A deal of just under $600 million for Weitzman would be far less than the $800 million some bankers thought might occur on expectations of a bidding war. However, heading into the homestretch, it was learned by WWD that some potential buyers, such as Leonard Green & Partners, had taken a look and elected to walk away. Financial and market sources said the prospective buyers couldn’t get to the $600 million-plus asking price because they questioned what the brand was worth if the firm’s founder, Stuart Weitzman, were no longer involved in the company.
It couldn’t be determined at press time whether Weitzman would stay on at the firm following the acquisition.
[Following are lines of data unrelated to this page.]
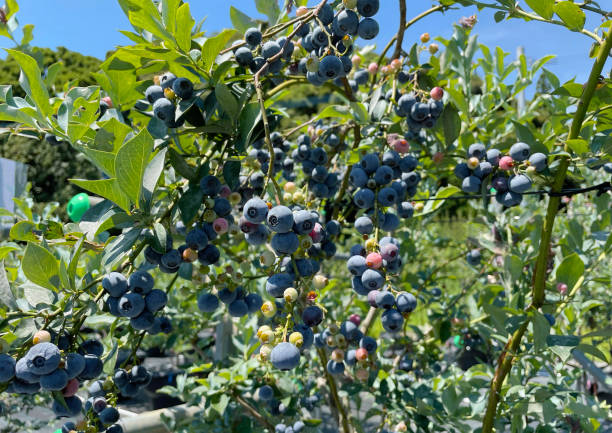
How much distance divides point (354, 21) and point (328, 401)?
58.1 inches

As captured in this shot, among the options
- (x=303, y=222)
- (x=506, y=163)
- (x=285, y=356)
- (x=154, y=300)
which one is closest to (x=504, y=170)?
(x=506, y=163)

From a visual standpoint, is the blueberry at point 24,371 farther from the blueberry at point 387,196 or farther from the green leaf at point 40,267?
the blueberry at point 387,196

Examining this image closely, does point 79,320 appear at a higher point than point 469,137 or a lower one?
lower

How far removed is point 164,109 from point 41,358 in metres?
0.43

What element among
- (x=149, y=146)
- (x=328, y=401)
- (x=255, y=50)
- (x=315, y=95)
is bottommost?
(x=328, y=401)

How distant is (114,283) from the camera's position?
727 millimetres

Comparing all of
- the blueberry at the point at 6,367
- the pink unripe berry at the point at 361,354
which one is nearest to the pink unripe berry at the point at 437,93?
the pink unripe berry at the point at 361,354

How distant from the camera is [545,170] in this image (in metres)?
1.01

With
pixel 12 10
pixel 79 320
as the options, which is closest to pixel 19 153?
pixel 12 10

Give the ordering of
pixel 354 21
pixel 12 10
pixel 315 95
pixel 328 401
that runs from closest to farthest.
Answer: pixel 354 21 → pixel 12 10 → pixel 328 401 → pixel 315 95

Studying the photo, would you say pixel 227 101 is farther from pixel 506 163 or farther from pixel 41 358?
pixel 506 163

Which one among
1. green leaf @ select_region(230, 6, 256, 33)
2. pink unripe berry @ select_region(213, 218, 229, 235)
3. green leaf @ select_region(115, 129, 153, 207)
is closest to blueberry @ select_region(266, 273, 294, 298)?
pink unripe berry @ select_region(213, 218, 229, 235)

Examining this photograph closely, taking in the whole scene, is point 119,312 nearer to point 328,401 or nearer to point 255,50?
point 255,50

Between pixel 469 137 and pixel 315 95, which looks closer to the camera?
pixel 469 137
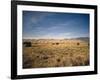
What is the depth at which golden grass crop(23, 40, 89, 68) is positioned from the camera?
2072 millimetres

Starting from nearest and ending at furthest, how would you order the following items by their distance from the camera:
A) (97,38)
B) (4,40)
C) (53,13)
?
(4,40)
(53,13)
(97,38)

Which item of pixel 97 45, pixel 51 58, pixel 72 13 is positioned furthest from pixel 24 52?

Officials at Sycamore declined comment on Monday. A spokeswoman for Coach could not be reached for comment. Her voice mail said the company is currently in its “quiet period” as it prepares for its release of second-quarter results.
A Coach acquisition of Weitzman would substantially expand the company’s business in footwear, since it has traditionally been centered on handbags and small leather goods. At the same time, an acquisition comes at a time when the group’s management under chief executive officer Victor Luis and creative director Stuart Vevers continue to struggle to turn around the Coach brand, which has lost market share to the likes of Michael Kors, Kate Spade and Tory Burch. Luis and Vevers are undertaking an ambitious relaunch of the brand to turn it into more of a lifestyle label, with ready-to-wear for women and men, as well as more expensive accessories collections. So far, however, the strategy has failed to reignite Coach’s growth.
The Weitzman business, while mature in the sense that it’s already an established brand, still has some room to grow internationally. The business has been focusing on expansion in Asia and could likely have freestanding stores in 14 cities in Greater China by yearend. It also has been developing its e-commerce strategy in the region, particularly in Hong Kong, China and Australia. The company also has a selection of handbags, clutches and wallets — a natural accessories complement for many footwear firms.
A Coach deal to buy Weitzman was first reported by The Wall Street Journal online on Monday.
Now might be the right time to sell a brand such as Weitzman, given the current mergers-and-acquisitions focus on accessories and footwear brands and Jimmy Choo’s recent joining of the FTSE-500 ranking of top stocks in London with a valuation of more than $1 billion.
Weitzman was part of The Jones Group, which was acquired by Sycamore in April 2013 for $2.2 billion. Sycamore recapitalized the business earlier this year. The Weitzman brand has been sold before. Stuart Weitzman sold his firm to a European company in the Seventies, and then bought it back about a decade before he resold the company to Jones Apparel Group, later renamed The Jones Group. Jones acquired its first stake in May 2010 and then the balance in August 2012.